Regulation of IL-12R β2 subunit mRNA expression by IFN-γ. FACS^®-sorted naive CD4⁺ DO11.10 T cells were cultured with OVA peptide and irradiated BALB/c splenocytes under conditions indicated. On day 5 after primary antigen activation total cellular RNA was isolated from the developing Th cells. Sequential Northern blot analysis was performed using as probes the full-length murine IL-12R β2 subunit cDNA (top), the full-length murine IL-12R β1 subunit cDNA (middle), and the GAPDH cDNA (bottom).

Figure 6

Examination of the functional IL-12 responses of developing Th cells. FACS^®-sorted naive CD4⁺ DO11.10 T cells were cultured with OVA peptide and irradiated BALB/c splenocytes in the presence of the primary culture conditions indicated.

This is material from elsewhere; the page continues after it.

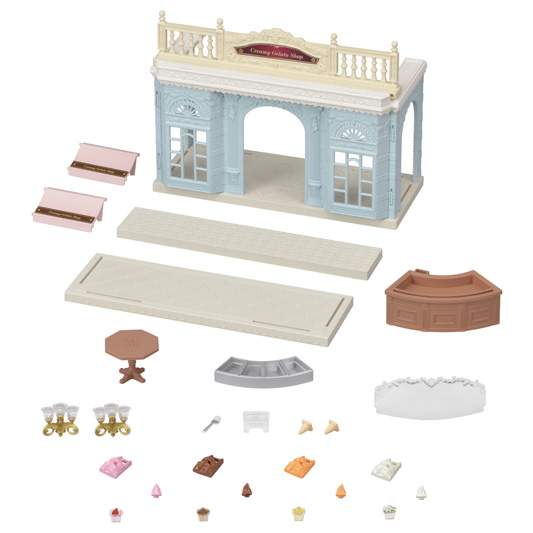 CALICO CRITTERS #CC3014 Creamy Gelato Shop - New Factory Sealed
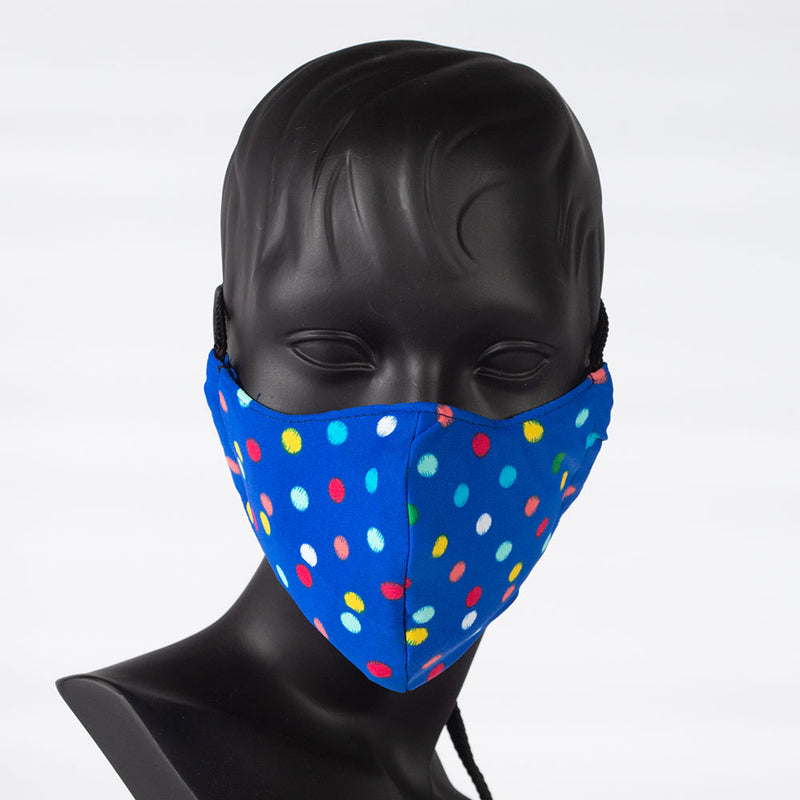 MASK - POLKA DOTS - BLUE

Cultures were harvested on day 7, washed, and restimulated at 1.25 × 10⁵ T cells/well with OVA peptide and BALB/c splenocytes in the presence of anti–IL-4 mAb (10 μg/ml 11B11) and anti IL-10 (20 μg/ml 2A5) and either IL-12 (10 U/ml) or anti–IL-12 (3 μg/ml TOSH). Supernatants collected after 48 h were analyzed by ELISA for IFN-γ.